Im so genannten Lernteil kann der Platz im Inneren des Kreises gut genutzt werden, um beispielsweise beim Formenzeichnen die Formen erst zu laufen, bevor man sie zeichnet. Beim Rechnen kann in dieser Mitte sehr schön eine Rechenaufgabe mit allerlei Bildern oder den Kissen entwickelt werden. Das bewegliche Klassenzimmer bietet für die Sinnesschulung vielerlei Möglichkeiten. Da die Sinne des Menschen seine Tore zur Welt sind und unsere Lebensgewohnheiten dem Kind wenig Gelegenheiten geben, die Sinne am direkten Kontakt mit der Umwelt auszubilden, kommt diese Aufgabe im vermehrten Maße auf den Kindergarten und die Schule zu. Wenn auch die Waldorfkindergärten unseres Einzugsgebietes sehr gute Voraussetzungen schaffen, indem sie mit den Kindern viel ins Freie gehen, über Stock und Stein oder Seil springen, reicht das in der heutigen Zeit oft nicht mehr aus.
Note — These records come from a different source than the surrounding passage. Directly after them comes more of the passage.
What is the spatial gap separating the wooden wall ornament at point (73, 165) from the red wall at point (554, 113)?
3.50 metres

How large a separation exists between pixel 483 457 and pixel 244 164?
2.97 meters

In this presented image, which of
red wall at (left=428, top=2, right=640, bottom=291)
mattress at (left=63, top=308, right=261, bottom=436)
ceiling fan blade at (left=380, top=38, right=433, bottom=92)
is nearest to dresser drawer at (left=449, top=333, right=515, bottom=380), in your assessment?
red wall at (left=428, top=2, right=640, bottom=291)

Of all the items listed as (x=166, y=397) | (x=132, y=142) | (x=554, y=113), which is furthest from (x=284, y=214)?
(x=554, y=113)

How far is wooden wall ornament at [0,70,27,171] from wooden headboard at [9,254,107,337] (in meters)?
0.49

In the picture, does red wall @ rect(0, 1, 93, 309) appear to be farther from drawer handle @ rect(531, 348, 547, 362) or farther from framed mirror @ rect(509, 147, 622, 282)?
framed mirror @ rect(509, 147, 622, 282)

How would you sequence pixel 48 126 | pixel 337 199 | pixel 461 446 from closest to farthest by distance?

Wir haben in der ersten Klasse immer deutlicher wahrgenommen, dass nicht mehr alle Kinder hüpfen können, die Wahrnehmung des Raumes manchmal recht schwer fällt und es auch wichtig ist, dass die Kinder sich kennen lernen und eine Sozialgemeinschaft werden. Das gelingt einfacher, wenn sich die Kinder sehen können. Die Aufmerksamkeitsspannen sind kurz genug, sodass auch ein unruhiges Kind nicht ständig ermahnt werden muss. Auch beim Sitzen im Kreis können die Klassenhelferin und der Klassenlehrer sich unauffällig neben ein unruhiges Kind setzen oder unruhige Kinder können auseinander gesetzt werden. So umgeht man, dass ein Kind ständig mit „…jetzt sei doch mal still“ verbal ermahnt wird und dadurch oft die Problematik der unruhigen Kinder noch verstärkt wird.
Wenn die Kinder in ihr Heft schreiben, werden die Bänke noch einmal umgebaut. Wir nennen das den „Omnibus“, denn nun werden die Bänkchen in „Reih und Glied“ gestellt, sodass alle Kinder gut zur Tafel schauen können. Jetzt wird so ein Bänkchen zum Tisch und die Kinder holen sich ein Kissen, auf dem sie wie auf einem Pferdchen sitzen. Auf den Kissen sitzen die Kinder gut, sie können viel weniger krumm sitzen, als man das so auf den ersten Blick denkt. Gekippel wie auf einem Stuhl ist erst gar nicht möglich.
Wir haben das „Bewegliche Klassenzimmer“ nicht für jeden Erstklasslehrer verbindlich gemacht, denn jeder muss sich das selbst zutrauen und auch wollen. Jedoch hat in den vergangenen fünf Jahren jeder Erstklasslehrer mit diesem Konzept angefangen und wir wollen es alle nicht mehr missen. Es ist so schön zu erleben, mit welcher Bewegungsfreude die Kinder in den drei unteren Klassen ausgestattet sind und da liegt es nahe, dass wir sie da abholen, wo sie sind.